- Theatrical release poster
- Directed by: Enzo Williams
- Screenplay by: Shugo Praico; Ed Samson;
- Story by: Richard G. Reynante; Michael S. Bernaldez;
- Produced by: Charo Santos-Concio; Malou N. Santos; Richard G. Reynante;
- Starring: Gerald Anderson; Dianne Medina; Raymond Bagatsing; Bembol Roco; Richard Quan; Jeric Raval;
- Cinematography: Carlo Mendoza
- Edited by: Mai Calapardo; Enzo Williams;
- Music by: Von de Guzman
- Production companies: Skylight Films; CineBro;
- Distributed by: ABS-CBN Films
- Release date: August 16, 2017;
- Country: Philippines
- Language: Filipino

= AWOL (2017 film) =

AWOL is a 2017 Philippine action thriller film directed and co-edited by Enzo Williams and written by Shugo Praico and Ed Samson from a story by Richard G. Reynante and Michael S. Bernaldez. The film stars Gerald Anderson.

==Synopsis==
Lt. Abel Ibarra (Gerald Anderson), a leader of an elite sniper group, protects his family from a man who plots a revenge to kill him and his love ones after accomplishing mission. Ibarra went on an absence without leave to make an investigation on a crime himself.

==Plot==
In the opening, a foreign terrorist Saheed executes a bound man after taking a bagful of money. Abel, alongside his team was inserted to neutralize the foreign terrorist. The mission is successful, but the terrorist committed suicide.

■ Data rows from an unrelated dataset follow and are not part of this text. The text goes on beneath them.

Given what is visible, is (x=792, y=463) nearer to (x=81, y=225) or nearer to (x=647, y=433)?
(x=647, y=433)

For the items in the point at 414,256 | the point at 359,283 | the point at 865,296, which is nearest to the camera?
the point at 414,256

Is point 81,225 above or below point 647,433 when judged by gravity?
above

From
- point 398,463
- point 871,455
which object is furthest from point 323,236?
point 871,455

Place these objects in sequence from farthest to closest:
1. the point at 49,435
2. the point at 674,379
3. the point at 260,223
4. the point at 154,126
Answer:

Back at a restaurant, during their celebration of a fellow team member's child's christening, a bomb explodes just as Abel and his wife exits, killing all his team members. An old man berated his men for their failure. He swore justice upon his fellows. He tried to plead for clues, but his superior was mum about it, instead giving it to a police officer. Later that night, a group of men attacked his house, killing the guards, but neutralized. Abel sustained a wound on the assault. In the hospital, he tried to extract info on a surviving suspect, but an assassin disguised as a nurse, killed him, then fled.

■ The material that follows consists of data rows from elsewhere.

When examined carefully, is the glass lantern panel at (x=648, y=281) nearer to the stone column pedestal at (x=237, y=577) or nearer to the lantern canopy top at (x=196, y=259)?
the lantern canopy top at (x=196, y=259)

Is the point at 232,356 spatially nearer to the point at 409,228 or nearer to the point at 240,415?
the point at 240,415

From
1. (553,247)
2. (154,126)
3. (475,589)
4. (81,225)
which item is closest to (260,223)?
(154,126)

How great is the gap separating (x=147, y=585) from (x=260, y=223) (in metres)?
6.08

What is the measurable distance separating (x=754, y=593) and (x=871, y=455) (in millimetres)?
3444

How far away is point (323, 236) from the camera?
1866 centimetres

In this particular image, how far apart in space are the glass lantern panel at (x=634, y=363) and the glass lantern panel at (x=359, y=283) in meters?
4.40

The military listed him as AWOL. Then he investigated the incident, his way. He went on assassinating his enemies one by one. First, an escaped convict named Mallari who pointed a rogue policeman Delgado. Then Delgado was killed at his hideout after he took call from Amang's (Bembol Roco) subordinate Victor (Bernard Palanca). He died trying to take a child hostage, but he blurted that Abel's team eliminated Amang's son Armando, who was with Saheed's side, who dies when he committed suicide by grenade. He thwarts an attempt on his family's life, killing the same assassin who attacked him on the hospital, then threatens Amang over the assassin's phone.
Then Abel went on to Amang's hideout, kills his lackeys, then kills Amang after a confrontation. He returns to his family, and his superior officer covered up his tracks, saying that the AWOL status was a miscommunication.

Before the film ends, he killed Victor painfully, by shooting him limb by limb and finally shooting him on the head, and calls his wife that he is coming home. The policeman who investigates the assassinations walks out of the crime scene after an investigation.

==Cast==
- Gerald Anderson as Lt. Abel Ibarra
- Dianne Medina as Abel's wife, Lara
- Raymond Bagatsing
- Bembol Roco as Amang
- Richard Quan as P/CPT. Jose Castro
- Jeric Raval as Waldo the arms dealer
- Bernard Palanca as Victor
- Lawrence Pineda as Army Capt. Daguman

==Production==
AWOL was directed by Enzo Williams. Williams meant to use the film as to promote appreciation for the Philippines' soldiers by Filipinos similar to Americans' positive treatment to its soldiers as observed by Williams.

Personnel from the Special Action Force of the Philippine National Police worked with the production staff for eleven days. The film makers also worked with the Armed Forces of the Philippines which trained Anderson on weapons handling. Principal photography for the film began on March 16, 2016.

==Release==
AWOL had a special screening for wounded Filipino soldiers. The film had a positive reception from the soldiers according to lead actor, Anderson.

The film made its Philippine premiere on August 16, 2017, as one of the twelve entries at the 2017 Pista ng Pelikulang Pilipino.